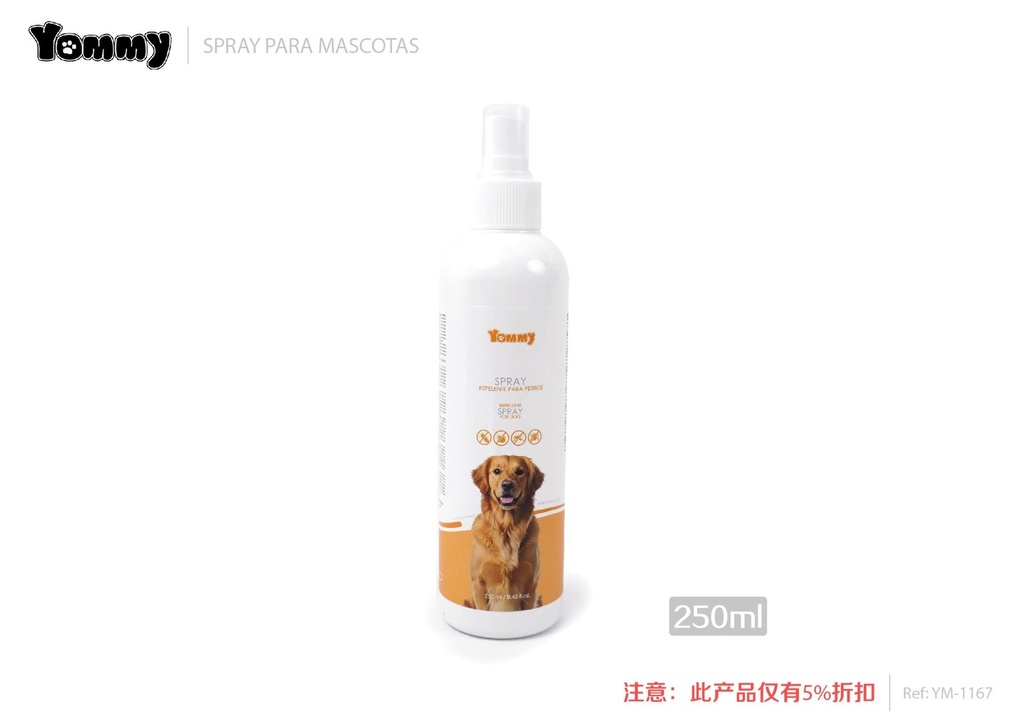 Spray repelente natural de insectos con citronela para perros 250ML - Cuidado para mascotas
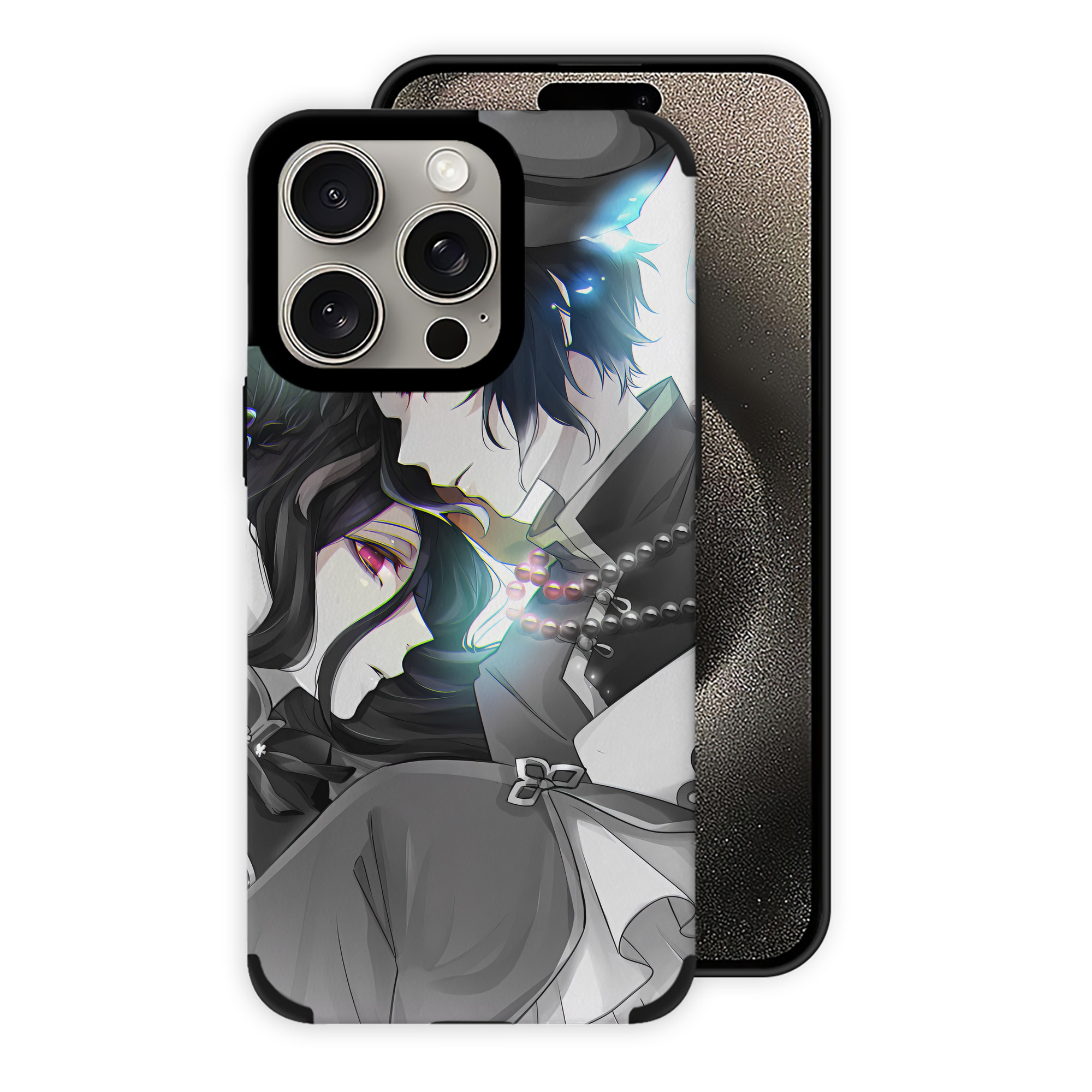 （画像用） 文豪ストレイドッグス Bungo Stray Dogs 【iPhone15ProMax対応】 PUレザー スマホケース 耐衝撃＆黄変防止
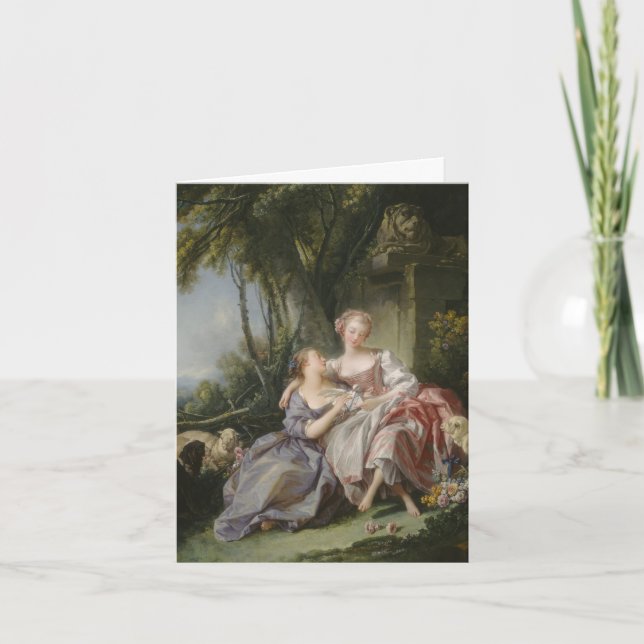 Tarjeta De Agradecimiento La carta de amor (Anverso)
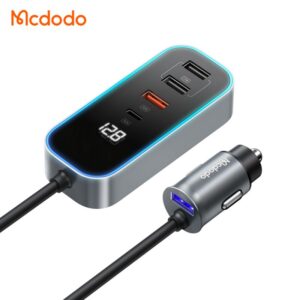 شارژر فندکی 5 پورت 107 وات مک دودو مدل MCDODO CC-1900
...
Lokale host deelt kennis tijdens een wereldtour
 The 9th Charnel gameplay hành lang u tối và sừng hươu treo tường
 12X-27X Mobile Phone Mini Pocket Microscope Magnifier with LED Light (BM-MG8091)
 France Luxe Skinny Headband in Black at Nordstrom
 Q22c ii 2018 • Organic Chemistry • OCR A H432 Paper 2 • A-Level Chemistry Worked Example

:: INSTRUCTIONS FOR THE TASK ::
From the records above, write out exactly the lines that begin at the line with "PUレザー スマホケース 耐衝撃＆黄変防止" and end at the line with "شارژر فندکی 5". Pictures must not appear in the output.

:: EXERCISE OUTPUT ::
 （画像用） 文豪ストレイドッグス Bungo Stray Dogs 【iPhone15ProMax対応】 PUレザー スマホケース 耐衝撃＆黄変防止
 Tarjeta De Agradecimiento La carta de amor (Anverso)
 شارژر فندکی 5 پورت 107 وات مک دودو مدل MCDODO CC-1900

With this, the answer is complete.